Note: The code create the folder “stormreport” in your working directory and stored the data there
if(!file.exists("stormreport")){dir.create("stormreport")}
setwd("./stormreport")
data.url <- "https://d396qusza40orc.cloudfront.net/repdata%2Fdata%2FStormData.csv.bz2"
download.file(data.url, destfile = basename(data.url))
data <- read.csv("repdata%2Fdata%2FStormData.csv.bz2")
During the report are used the following R packages:
library(dplyr)
library(ggplot2)
For any doubt regarding the variables of the data, you can consulting the following sources:
National Weather Service Storm Data Documentation
National Climate Data Center Storm EventsFAQ
The goal of this section is identify which variables of the data are relevant to answer the two questions that are described in the synopsis. Therefore the data will be more compact and thus the noise of many elements are avoided.
#More easy to manage data with tbl_df() of dplyr package
data <- tbl_df(data)
#To reduce time-consuming in writting
colnames(data) <- tolower(colnames(data))
#A look to the variables of the data
colnames(data)
## [1] "state__" "bgn_date" "bgn_time" "time_zone" "county"
## [6] "countyname" "state" "evtype" "bgn_range" "bgn_azi"
## [11] "bgn_locati" "end_date" "end_time" "county_end" "countyendn"
## [16] "end_range" "end_azi" "end_locati" "length" "width"
## [21] "f" "mag" "fatalities" "injuries" "propdmg"
## [26] "propdmgexp" "cropdmg" "cropdmgexp" "wfo" "stateoffic"
## [31] "zonenames" "latitude" "longitude" "latitude_e" "longitude_"
## [36] "remarks" "refnum"
Before to see the case of each questions, it is convenient clarify which variables are need in both questions. This variables has the role of identifier variables. An undoubtly relevant variable to achieve a proper analysis in both questions is evtype, indeed, is appealed explicitly in the questions. The rest of the variables that are useful: state, bgn_date, end_date, zonenames, longitude and latitude.

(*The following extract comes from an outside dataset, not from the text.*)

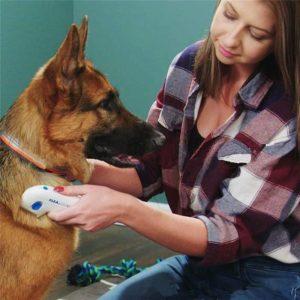 Brosse anti puces électrique | Flea Doctor Chiens Doggy & Co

Between this identifier variables, state, has another relative variable in the data: “state__“. That it is because”state__" is the index (or level) and state is the name of the state (or label). Given the relationship of the variables, each level must to have only one label otherwise there will be cross-referenced problems.
#Select distnct state index number, there are 70 distinct index number
state.unique.levels <- nrow(data %>% select(state__) %>% distinct(state__))
#Select distinct state name labels, there are 72 distinct name labels
state.unique.labels <- nrow(data %>% select(state) %>% distinct(state))
state.label.level <- cbind(state.unique.levels, state.unique.labels)
#you can print(state.label.level) if you follow the analysis in the console, it's not necessary use kniter() package
kable(state.label.level, align = "c")
| state.unique.levels | state.unique.labels |
|---|---|
| 70 | 72 |
Like you see, differ 70 versus 72 unique observations. Selecting the distinct values between the two variables might help to identify the problem.
variable.pairs <- data %>% distinct(state, state__) %>% count(state__)
variable.pairs %>% arrange(desc(n))
## Source: local data frame [70 x 2]
##
## state__ n
## (dbl) (int)
## 1 11 2
## 2 20 2
## 3 24 2
## 4 26 2
## 5 35 2
## 6 39 2
## 7 46 2
## 8 72 2
## 9 93 2
## 10 1 1
## .. ... ...
In the indeces 11, 20, 24, 26, 35, 39, 46, 72, 93 exist more than one reference. Here you can see more clearly:
x <- rbind(
data %>% filter(state__ == 11) %>% select(state__, state) %>% count(state),
data %>% filter(state__ == 20) %>% select(state__, state) %>% count(state),
data %>% filter(state__ == 24) %>% select(state__, state) %>% count(state),
data %>% filter(state__ == 26) %>% select(state__, state) %>% count(state),
data %>% filter(state__ == 35) %>% select(state__, state) %>% count(state),
data %>% filter(state__ == 39) %>% select(state__, state) %>% count(state),
data %>% filter(state__ == 46) %>% select(state__, state) %>% count(state),
data %>% filter(state__ == 72) %>% select(state__, state) %>% count(state),
data %>% filter(state__ == 93) %>% select(state__, state) %>% count(state)
)
y <- rep(1:9, each = 2)
xy <- cbind(y, x)
colnames(xy)[c(1,3)] <- c("pair number", "number of observations")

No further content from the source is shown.